- **Prompt**:
Extract every line of the listing below that contains the string "patio", treating uppercase and lowercase letters as distinct.

- **Provided material**:
▬▬▬

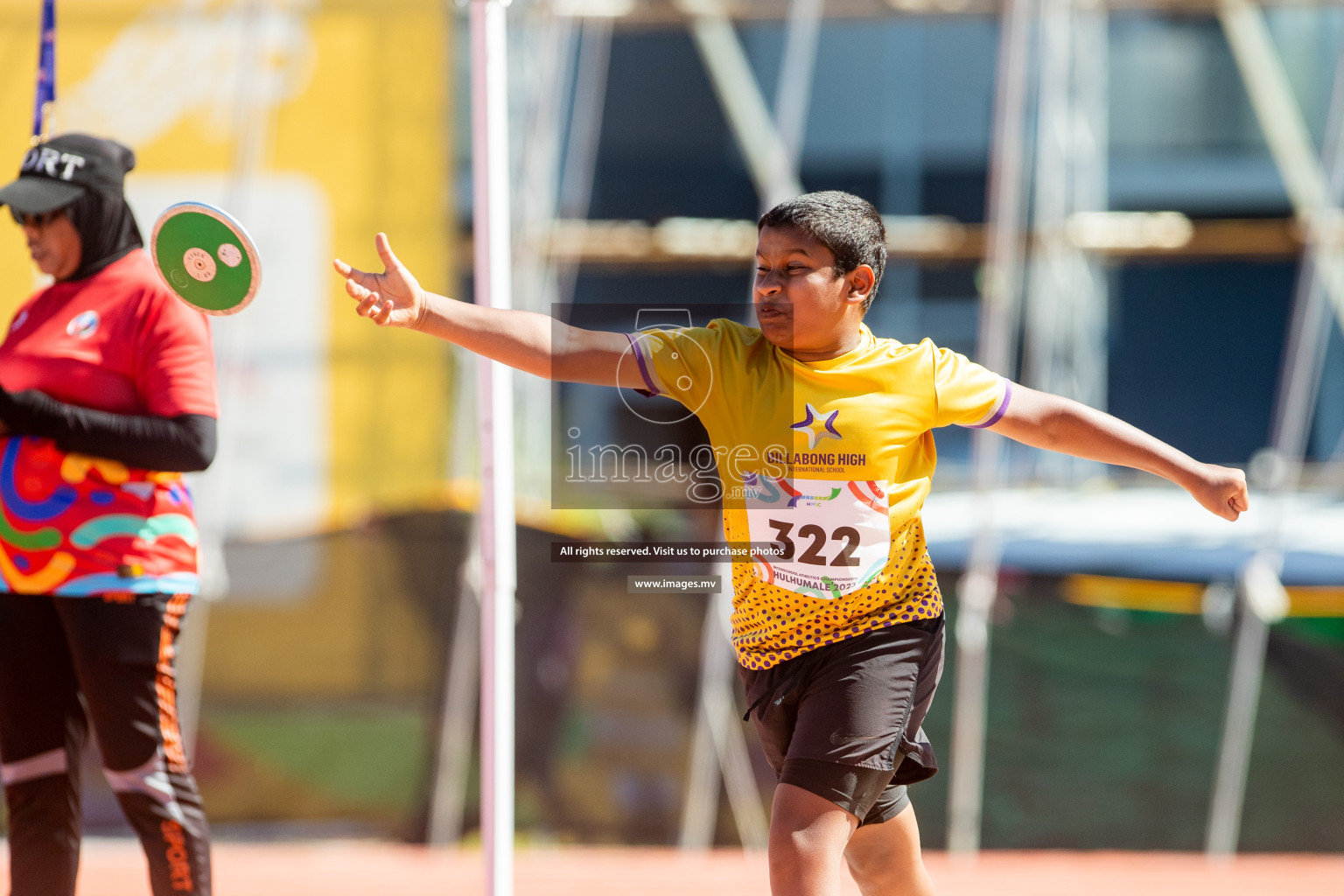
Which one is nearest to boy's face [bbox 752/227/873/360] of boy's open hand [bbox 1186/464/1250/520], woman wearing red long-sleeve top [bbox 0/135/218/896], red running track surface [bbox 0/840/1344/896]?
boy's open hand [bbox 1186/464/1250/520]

▬▬▬

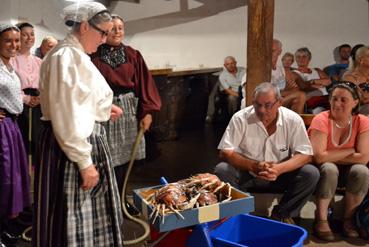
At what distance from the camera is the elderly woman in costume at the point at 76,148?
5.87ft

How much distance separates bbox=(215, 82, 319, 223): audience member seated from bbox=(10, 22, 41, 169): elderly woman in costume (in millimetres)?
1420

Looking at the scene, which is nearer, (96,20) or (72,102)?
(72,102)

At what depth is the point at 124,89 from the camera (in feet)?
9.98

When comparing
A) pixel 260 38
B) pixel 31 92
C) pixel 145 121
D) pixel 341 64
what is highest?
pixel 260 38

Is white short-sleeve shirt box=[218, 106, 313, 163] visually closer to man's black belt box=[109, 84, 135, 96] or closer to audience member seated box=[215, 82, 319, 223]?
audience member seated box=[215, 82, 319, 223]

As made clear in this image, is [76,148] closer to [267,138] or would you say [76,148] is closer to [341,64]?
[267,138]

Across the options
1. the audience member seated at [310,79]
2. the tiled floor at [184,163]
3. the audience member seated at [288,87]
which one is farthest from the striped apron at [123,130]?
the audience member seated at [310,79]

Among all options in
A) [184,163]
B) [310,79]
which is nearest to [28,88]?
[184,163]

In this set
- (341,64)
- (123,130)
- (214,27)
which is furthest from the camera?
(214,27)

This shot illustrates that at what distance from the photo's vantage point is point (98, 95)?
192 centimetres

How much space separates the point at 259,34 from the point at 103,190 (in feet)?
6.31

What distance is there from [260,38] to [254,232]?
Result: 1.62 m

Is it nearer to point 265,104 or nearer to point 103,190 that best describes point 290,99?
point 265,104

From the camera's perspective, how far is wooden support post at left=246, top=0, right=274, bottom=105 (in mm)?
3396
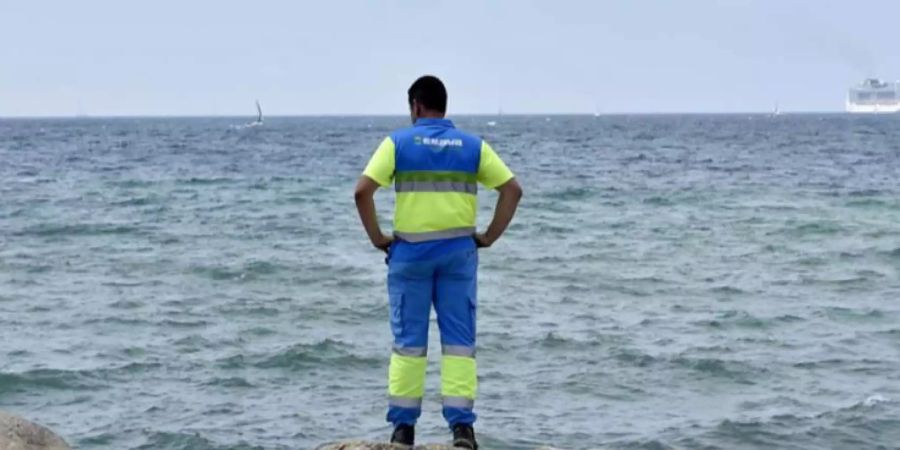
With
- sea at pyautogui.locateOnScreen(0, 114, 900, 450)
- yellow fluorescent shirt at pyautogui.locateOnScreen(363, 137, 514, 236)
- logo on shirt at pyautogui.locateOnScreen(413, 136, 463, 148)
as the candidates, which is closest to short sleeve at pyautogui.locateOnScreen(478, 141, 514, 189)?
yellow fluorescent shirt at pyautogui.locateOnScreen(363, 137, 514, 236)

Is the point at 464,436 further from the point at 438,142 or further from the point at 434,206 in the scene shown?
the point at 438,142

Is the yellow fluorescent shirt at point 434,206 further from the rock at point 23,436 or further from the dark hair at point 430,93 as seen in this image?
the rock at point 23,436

▬▬▬

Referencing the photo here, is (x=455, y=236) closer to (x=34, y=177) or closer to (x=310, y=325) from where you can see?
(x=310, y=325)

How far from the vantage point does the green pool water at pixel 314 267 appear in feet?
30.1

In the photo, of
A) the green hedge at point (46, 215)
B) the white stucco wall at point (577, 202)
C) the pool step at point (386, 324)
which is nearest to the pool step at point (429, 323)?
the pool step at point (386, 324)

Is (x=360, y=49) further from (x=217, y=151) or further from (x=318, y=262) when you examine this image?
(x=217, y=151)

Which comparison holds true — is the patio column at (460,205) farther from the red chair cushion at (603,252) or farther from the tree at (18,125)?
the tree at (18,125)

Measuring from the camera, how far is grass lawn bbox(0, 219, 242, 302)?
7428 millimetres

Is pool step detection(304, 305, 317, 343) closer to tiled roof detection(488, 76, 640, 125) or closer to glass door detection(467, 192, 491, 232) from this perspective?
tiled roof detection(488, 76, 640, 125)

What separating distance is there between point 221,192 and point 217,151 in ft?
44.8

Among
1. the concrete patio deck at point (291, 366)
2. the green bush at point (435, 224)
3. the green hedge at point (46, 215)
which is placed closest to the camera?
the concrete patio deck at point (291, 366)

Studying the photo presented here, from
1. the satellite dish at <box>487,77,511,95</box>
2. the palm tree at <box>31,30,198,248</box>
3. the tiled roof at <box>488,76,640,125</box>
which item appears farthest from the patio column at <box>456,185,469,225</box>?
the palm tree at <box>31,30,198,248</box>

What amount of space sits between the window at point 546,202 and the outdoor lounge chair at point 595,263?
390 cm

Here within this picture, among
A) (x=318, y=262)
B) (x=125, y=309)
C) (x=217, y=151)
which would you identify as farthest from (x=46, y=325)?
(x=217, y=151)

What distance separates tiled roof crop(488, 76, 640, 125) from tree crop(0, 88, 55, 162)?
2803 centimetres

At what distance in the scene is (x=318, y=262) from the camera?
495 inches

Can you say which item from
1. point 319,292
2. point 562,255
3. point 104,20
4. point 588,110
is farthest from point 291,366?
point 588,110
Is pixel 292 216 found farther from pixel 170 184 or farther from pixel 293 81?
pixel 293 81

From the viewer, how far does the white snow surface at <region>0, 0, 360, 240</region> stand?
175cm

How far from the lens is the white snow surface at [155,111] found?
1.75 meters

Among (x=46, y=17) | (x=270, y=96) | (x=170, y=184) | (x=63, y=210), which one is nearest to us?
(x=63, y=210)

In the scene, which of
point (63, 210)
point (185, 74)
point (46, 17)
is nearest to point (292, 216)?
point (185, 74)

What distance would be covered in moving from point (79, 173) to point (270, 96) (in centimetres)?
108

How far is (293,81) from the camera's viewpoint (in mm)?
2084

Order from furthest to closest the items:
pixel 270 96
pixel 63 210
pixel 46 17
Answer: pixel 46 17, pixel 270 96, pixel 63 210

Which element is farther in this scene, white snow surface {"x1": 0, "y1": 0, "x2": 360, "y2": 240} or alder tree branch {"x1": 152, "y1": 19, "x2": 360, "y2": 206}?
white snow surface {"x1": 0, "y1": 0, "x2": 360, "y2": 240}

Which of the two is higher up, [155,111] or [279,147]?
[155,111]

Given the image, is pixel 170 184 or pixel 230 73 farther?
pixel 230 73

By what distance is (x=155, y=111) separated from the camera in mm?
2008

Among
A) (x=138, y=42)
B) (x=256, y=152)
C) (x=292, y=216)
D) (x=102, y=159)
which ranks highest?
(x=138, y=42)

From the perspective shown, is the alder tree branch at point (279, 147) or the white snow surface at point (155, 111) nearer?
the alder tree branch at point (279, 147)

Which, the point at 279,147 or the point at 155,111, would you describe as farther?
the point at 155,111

▬▬▬

- **Expected answer**:
Which comparison holds true — is the patio column at (460,205) farther from the red chair cushion at (603,252) or farther from the tree at (18,125)?
1. the concrete patio deck at point (291, 366)
the concrete patio deck at point (291, 366)
which item appears farthest from the patio column at <box>456,185,469,225</box>?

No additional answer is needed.